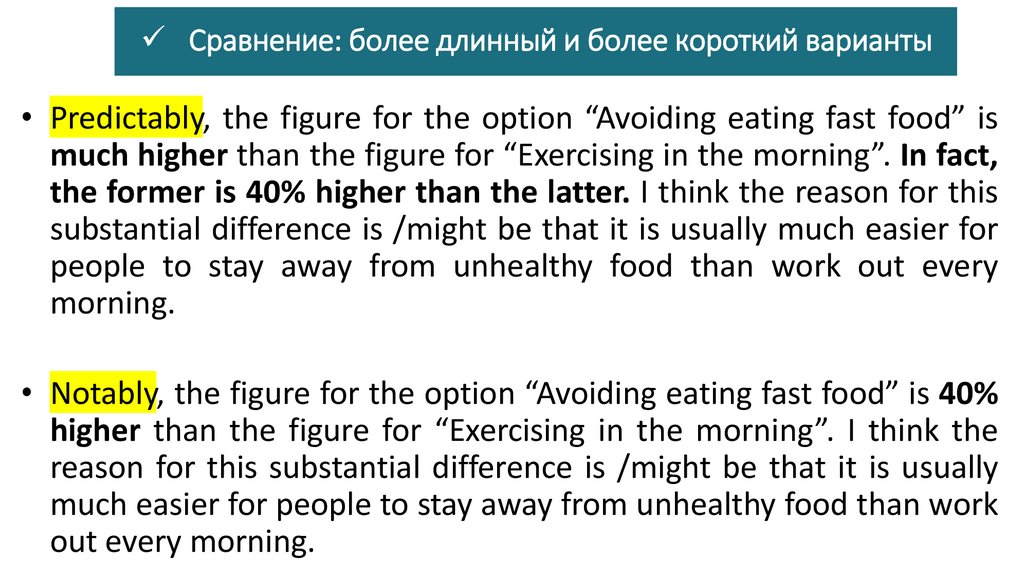 ✓ Сравнение: более длинный и более короткий варианты

• Predictably, the figure for the option "Avoiding eating fast food" is much higher than the figure for "Exercising in the morning". In fact, the former is 40% higher than the latter. I think the reason for this substantial difference is /might be that it is usually much easier for people to stay away from unhealthy food than work out every morning.

• Notably, the figure for the option "Avoiding eating fast food" is 40% higher than the figure for "Exercising in the morning". I think the reason for this substantial difference is /might be that it is usually much easier for people to stay away from unhealthy food than work out every morning.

TASK GOAL
Write the listing above out again exactly, but not the images it holds.

ANSWER SECTION
 ✓ Сравнение: более длинный и более короткий варианты

• Predictably, the figure for the option "Avoiding eating fast food" is much higher than the figure for "Exercising in the morning". In fact, the former is 40% higher than the latter. I think the reason for this substantial difference is /might be that it is usually much easier for people to stay away from unhealthy food than work out every morning.

• Notably, the figure for the option "Avoiding eating fast food" is 40% higher than the figure for "Exercising in the morning". I think the reason for this substantial difference is /might be that it is usually much easier for people to stay away from unhealthy food than work out every morning.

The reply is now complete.